Reproduce only the lines from the line containing "How far is (641,229)" to the end of the entries below, including both of those lines.

→ DATA ROWS:
>>>

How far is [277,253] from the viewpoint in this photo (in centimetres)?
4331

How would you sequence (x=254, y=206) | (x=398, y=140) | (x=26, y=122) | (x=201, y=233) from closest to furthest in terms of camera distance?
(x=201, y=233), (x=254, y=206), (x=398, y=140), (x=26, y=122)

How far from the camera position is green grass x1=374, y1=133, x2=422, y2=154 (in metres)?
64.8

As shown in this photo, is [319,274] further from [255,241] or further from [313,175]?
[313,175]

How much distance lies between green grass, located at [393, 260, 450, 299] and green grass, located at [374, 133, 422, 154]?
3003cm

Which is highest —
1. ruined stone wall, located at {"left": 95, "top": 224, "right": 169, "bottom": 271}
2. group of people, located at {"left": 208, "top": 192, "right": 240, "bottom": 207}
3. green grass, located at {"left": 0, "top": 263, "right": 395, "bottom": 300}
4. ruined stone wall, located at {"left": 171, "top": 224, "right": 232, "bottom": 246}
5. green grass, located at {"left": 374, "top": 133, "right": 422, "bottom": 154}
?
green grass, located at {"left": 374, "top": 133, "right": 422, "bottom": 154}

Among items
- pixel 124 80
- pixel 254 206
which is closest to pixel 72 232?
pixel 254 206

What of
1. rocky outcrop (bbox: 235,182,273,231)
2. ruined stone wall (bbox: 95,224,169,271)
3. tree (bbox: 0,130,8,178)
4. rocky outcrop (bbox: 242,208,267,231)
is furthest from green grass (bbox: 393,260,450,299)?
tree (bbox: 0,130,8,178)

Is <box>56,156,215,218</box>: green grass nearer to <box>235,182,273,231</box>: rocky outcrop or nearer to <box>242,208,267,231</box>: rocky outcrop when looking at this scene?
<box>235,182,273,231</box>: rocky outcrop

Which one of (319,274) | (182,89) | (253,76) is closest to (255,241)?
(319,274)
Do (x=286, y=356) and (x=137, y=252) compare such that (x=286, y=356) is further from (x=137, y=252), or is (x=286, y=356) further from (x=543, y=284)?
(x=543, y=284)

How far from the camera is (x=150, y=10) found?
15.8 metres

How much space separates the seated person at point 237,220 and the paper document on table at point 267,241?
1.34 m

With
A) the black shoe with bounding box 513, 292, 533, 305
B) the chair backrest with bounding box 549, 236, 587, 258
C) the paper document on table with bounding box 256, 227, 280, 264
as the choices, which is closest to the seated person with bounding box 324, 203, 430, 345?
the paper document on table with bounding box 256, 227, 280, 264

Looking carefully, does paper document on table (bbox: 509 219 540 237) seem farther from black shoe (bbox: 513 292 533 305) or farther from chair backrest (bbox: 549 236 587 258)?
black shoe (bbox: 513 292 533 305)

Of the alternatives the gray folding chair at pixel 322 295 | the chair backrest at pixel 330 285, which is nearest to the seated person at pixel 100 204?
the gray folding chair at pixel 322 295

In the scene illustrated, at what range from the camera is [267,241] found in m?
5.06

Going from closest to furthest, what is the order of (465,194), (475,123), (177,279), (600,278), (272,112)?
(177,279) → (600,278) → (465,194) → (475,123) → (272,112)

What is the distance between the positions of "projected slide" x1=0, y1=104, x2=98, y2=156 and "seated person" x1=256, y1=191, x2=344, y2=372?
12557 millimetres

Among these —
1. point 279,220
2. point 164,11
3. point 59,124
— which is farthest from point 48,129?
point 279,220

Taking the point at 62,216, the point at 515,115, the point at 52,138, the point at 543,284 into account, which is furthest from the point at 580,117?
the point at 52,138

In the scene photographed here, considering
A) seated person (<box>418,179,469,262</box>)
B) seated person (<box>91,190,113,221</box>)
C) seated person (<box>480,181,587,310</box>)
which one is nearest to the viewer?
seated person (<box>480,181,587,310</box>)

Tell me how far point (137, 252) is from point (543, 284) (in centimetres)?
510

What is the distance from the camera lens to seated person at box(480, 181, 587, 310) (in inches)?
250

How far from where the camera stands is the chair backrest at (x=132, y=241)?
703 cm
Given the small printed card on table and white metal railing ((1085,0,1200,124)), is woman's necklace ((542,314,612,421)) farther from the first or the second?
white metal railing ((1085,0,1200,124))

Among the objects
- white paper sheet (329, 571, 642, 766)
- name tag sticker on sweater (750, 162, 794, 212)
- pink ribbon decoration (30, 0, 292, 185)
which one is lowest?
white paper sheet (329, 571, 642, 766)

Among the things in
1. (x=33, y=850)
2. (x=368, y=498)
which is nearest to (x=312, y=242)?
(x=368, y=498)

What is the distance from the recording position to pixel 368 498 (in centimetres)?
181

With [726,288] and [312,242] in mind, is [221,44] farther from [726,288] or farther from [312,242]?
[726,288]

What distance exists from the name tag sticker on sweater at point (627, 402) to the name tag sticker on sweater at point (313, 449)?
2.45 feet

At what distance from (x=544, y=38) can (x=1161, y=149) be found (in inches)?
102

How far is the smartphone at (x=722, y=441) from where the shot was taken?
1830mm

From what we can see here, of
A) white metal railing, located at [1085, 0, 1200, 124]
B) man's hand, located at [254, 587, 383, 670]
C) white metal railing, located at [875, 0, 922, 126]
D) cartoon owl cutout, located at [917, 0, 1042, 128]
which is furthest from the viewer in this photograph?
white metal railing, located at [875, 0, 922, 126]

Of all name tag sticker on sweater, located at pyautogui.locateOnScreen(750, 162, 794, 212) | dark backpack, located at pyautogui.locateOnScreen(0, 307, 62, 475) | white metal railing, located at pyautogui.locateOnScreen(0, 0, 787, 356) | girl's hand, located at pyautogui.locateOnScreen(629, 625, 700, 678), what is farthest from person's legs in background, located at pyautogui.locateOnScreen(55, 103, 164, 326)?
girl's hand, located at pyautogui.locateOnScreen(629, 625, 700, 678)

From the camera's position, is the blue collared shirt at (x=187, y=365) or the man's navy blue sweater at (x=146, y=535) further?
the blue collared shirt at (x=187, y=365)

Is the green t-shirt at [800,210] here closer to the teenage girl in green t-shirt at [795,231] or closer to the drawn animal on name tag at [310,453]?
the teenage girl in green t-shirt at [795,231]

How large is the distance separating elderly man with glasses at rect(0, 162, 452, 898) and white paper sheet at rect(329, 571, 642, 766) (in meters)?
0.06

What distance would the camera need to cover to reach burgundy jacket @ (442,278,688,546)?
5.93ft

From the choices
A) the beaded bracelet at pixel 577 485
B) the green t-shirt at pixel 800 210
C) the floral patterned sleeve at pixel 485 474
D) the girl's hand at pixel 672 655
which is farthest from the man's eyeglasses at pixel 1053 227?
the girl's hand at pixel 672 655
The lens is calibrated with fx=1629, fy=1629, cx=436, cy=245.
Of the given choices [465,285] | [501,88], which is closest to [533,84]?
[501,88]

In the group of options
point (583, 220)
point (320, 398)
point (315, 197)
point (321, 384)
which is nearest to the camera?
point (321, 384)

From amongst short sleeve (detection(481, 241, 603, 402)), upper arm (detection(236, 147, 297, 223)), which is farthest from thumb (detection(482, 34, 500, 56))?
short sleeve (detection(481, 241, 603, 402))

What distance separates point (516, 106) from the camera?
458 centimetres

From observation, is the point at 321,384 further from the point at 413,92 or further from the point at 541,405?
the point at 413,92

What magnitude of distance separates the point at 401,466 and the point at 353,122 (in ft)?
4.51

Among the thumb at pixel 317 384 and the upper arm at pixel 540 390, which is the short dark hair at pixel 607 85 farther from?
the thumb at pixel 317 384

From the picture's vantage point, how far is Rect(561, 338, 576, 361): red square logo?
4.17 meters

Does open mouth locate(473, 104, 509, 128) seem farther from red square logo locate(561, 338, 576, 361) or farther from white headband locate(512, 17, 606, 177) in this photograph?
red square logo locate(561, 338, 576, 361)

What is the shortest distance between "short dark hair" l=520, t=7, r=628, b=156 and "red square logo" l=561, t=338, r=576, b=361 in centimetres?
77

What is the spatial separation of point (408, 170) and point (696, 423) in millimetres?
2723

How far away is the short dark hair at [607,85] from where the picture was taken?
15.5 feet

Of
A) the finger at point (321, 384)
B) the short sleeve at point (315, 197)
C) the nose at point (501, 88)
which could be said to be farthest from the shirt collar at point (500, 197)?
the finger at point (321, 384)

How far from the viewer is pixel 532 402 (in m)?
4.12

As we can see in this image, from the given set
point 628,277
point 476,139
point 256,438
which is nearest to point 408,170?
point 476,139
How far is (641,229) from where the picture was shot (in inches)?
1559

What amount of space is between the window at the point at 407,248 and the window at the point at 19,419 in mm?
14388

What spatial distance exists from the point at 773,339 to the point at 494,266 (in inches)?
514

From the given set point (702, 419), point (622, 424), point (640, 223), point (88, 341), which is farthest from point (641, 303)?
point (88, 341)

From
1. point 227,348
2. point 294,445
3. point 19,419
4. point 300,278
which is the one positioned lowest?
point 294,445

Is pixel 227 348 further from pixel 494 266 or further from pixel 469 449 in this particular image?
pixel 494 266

<<<

→ WORKED ANSWER:
How far is (641,229) from where the picture was shot (in inches)?
1559

What amount of space is between the window at the point at 407,248 and the window at the point at 19,419 in mm?
14388

What spatial distance exists from the point at 773,339 to the point at 494,266 (in inches)?
514

From the given set point (702, 419), point (622, 424), point (640, 223), point (88, 341), which is farthest from point (641, 303)?
point (88, 341)

From
1. point 227,348
2. point 294,445
3. point 19,419
4. point 300,278
which is the one positioned lowest?
point 294,445

Is pixel 227 348 further from pixel 494 266 or further from pixel 469 449 in this particular image?
pixel 494 266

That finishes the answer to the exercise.